Yesterday was St.John's eve--a modern excuse for throwing firecrackers for a month long in Barcelona, culminating in a night-long orgy of noise and fire on the night of the 23rd. I should have remembered this and escaped the city when I still could, but I forgot. To make things worse, there was a football match and people were celebrating with more firecrackers. The perfect night!

But I thought I would just put the noise-cancelling headphones on and happily ignore everything. Hopefully I would get aslept and wake up the next morning as if nothing had happened. But no, that didn't work! The headphones weren't enough for all those explosions, and I couldn't sleep with so much activity outside. I read RSS feeds, wandered from related video to related video in YouTube, designed the definitive tacky playlist in Audacious (hey everyone was partying, why not me too?), and even finished a few items in my to-do list. But whenever I switched the headphones off, it was still too noisy.

Finally, out in the balcony, looking at the gloom of distant fireworks, I wondered: what if...?

And thus (read this with your most dramatic voice ever) radioworks was born.
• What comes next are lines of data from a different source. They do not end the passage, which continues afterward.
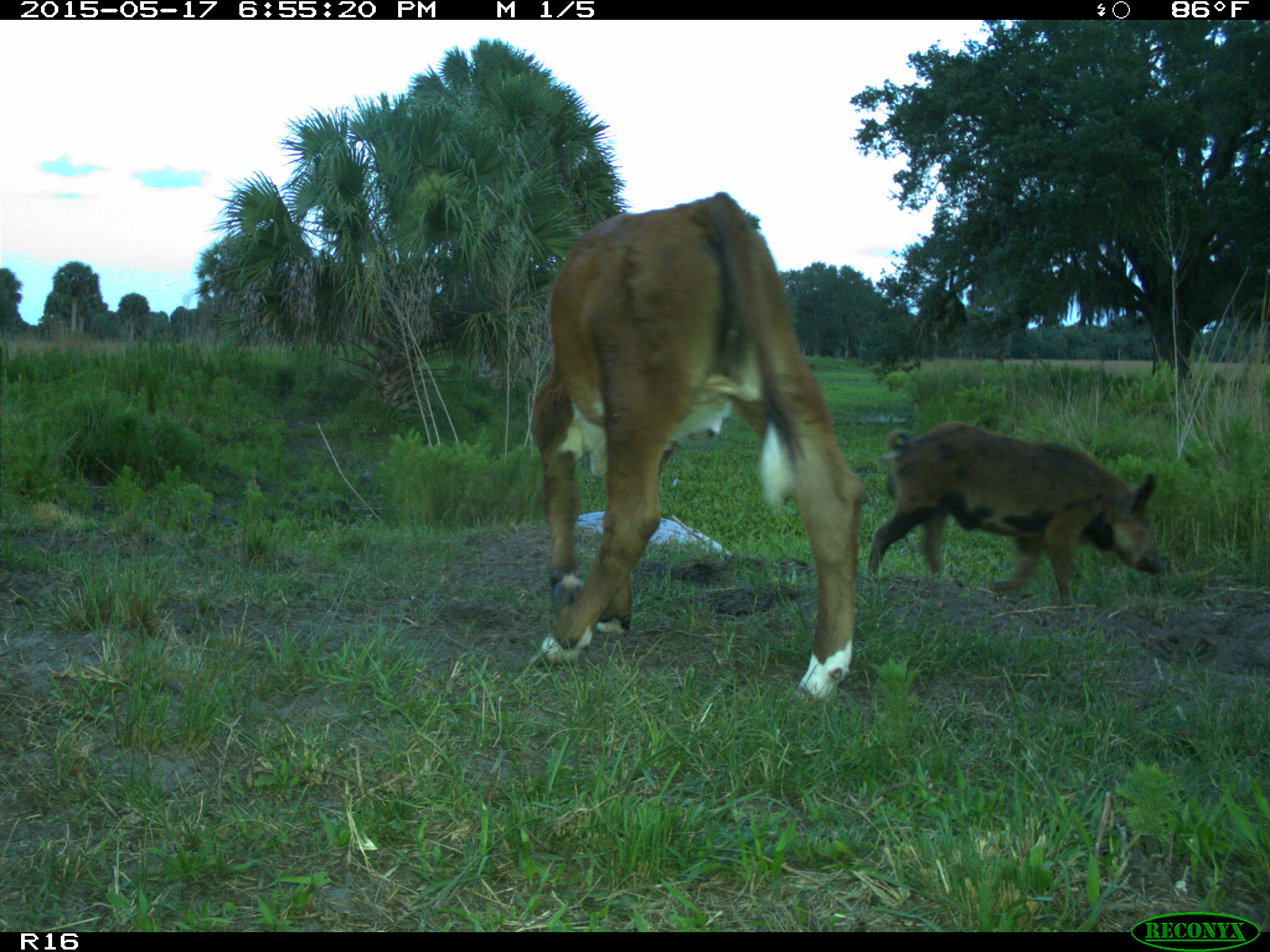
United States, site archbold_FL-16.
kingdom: Animalia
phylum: Chordata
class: Mammalia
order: Artiodactyla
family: Suidae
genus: Sus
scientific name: Sus scrofa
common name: wild boar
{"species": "Sus scrofa (wild boar)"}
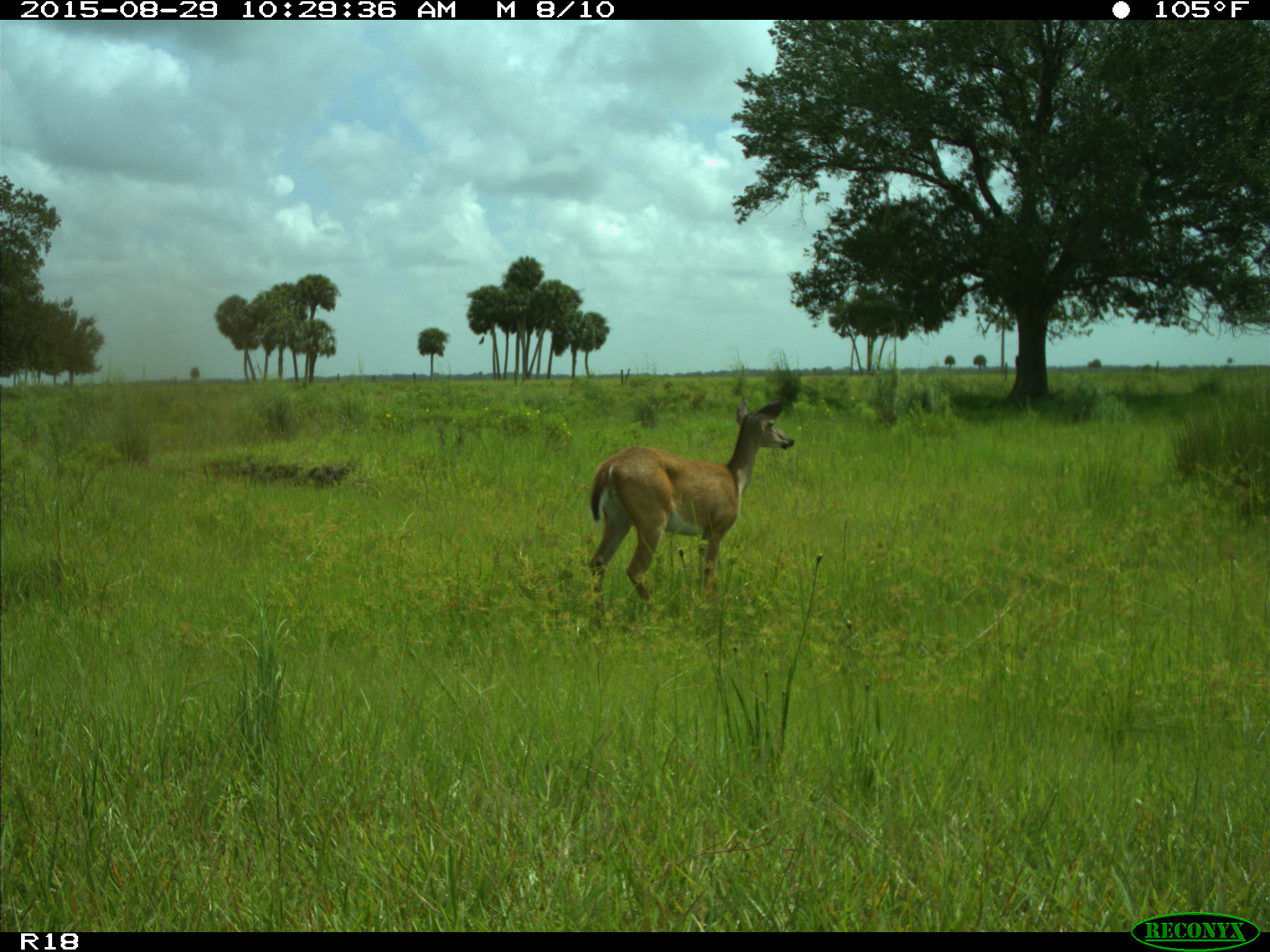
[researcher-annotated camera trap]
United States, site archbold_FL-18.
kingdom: Animalia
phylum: Chordata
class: Mammalia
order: Artiodactyla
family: Cervidae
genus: Odocoileus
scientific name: Odocoileus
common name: deer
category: unidentified deer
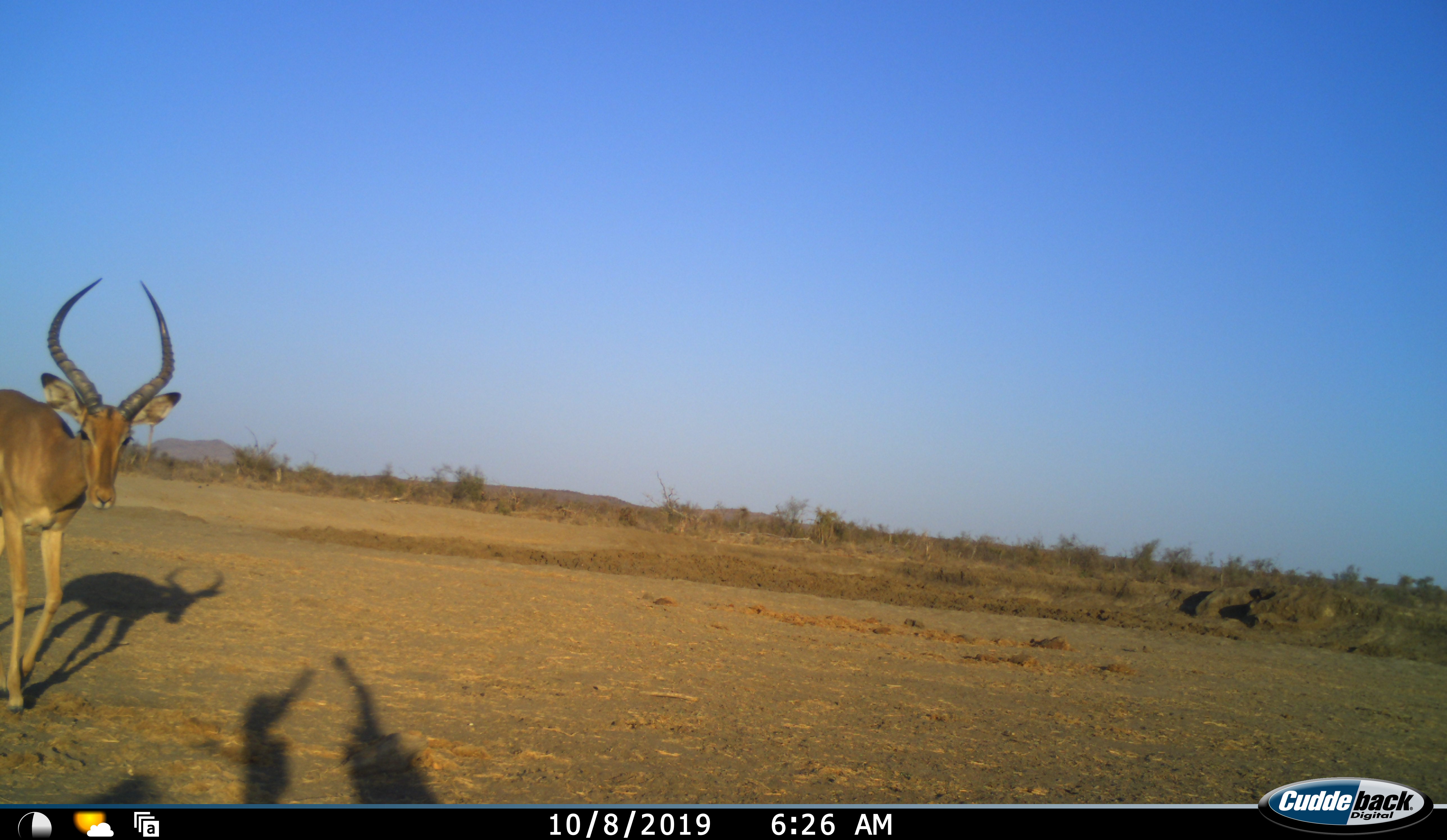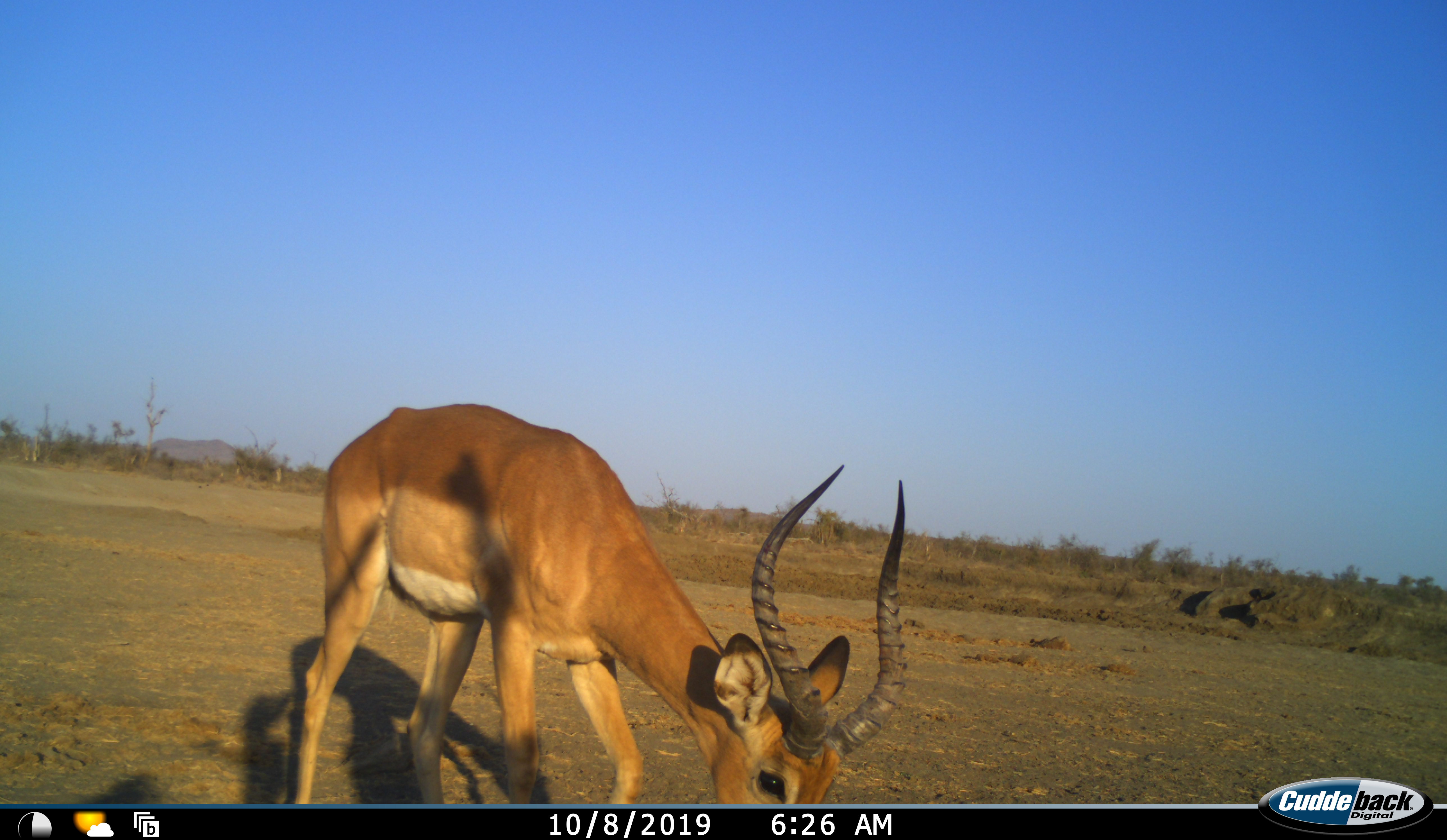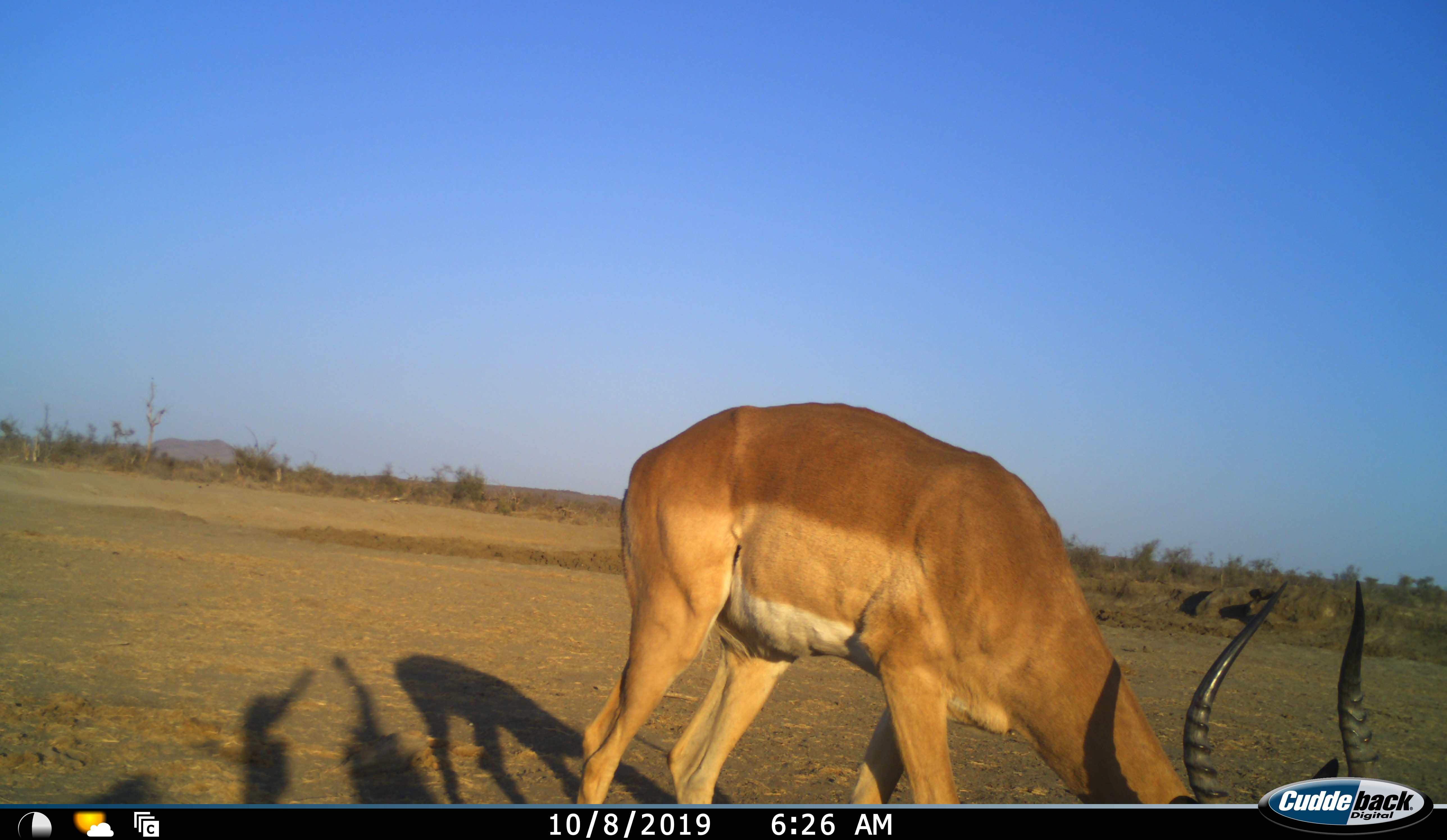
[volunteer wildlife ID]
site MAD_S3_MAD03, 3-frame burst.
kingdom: Animalia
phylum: Chordata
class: Mammalia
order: Artiodactyla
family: Bovidae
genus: Aepyceros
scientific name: Aepyceros melampus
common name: impala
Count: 1.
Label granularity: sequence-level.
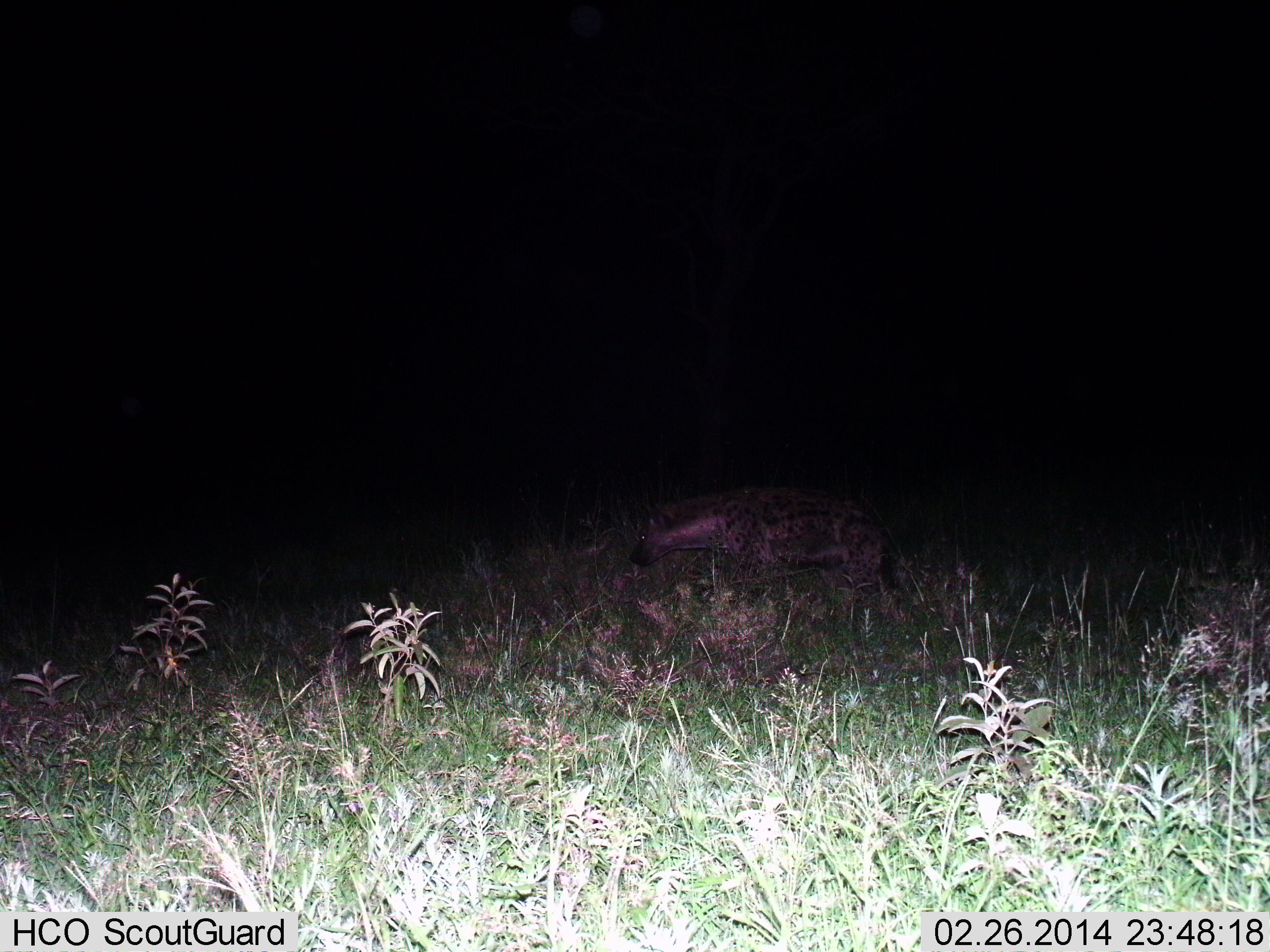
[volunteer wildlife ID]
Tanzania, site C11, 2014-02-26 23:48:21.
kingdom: Animalia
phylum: Chordata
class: Mammalia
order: Carnivora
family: Hyaenidae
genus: Crocuta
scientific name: Crocuta crocuta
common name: spotted hyena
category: hyenaspotted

Yes, this is seriously wrong. Also quite funny and entertaining. I can assure you I got aslept quite quickly with this. Beats reading the kernel source hands down! (I did that once--I got nightmares in Assembler, so I've never attempted it again!)

It features the worst abuse of radio buttons in a long time (look at the way 'checked' is used! ha!), and supports multitouch! So go make some noise with your mobile device! I've tested it with an iPad (looks a bit odd, no sound) and a Nexus S running Chrome (runs great, with sound). It works horribly bad in Firefox but I don't want to abuse more radios today, so if you know why it is ignoring my CSS rules, please post a comment :-)

Special thanks to mrdoob for not compressing the code of his Winning Solitaire experiment--that way I can right click, select "view source" and find out how touch events work by example. Way faster than looking for and reading docs. Also many thanks to Syna Max for the sound sample.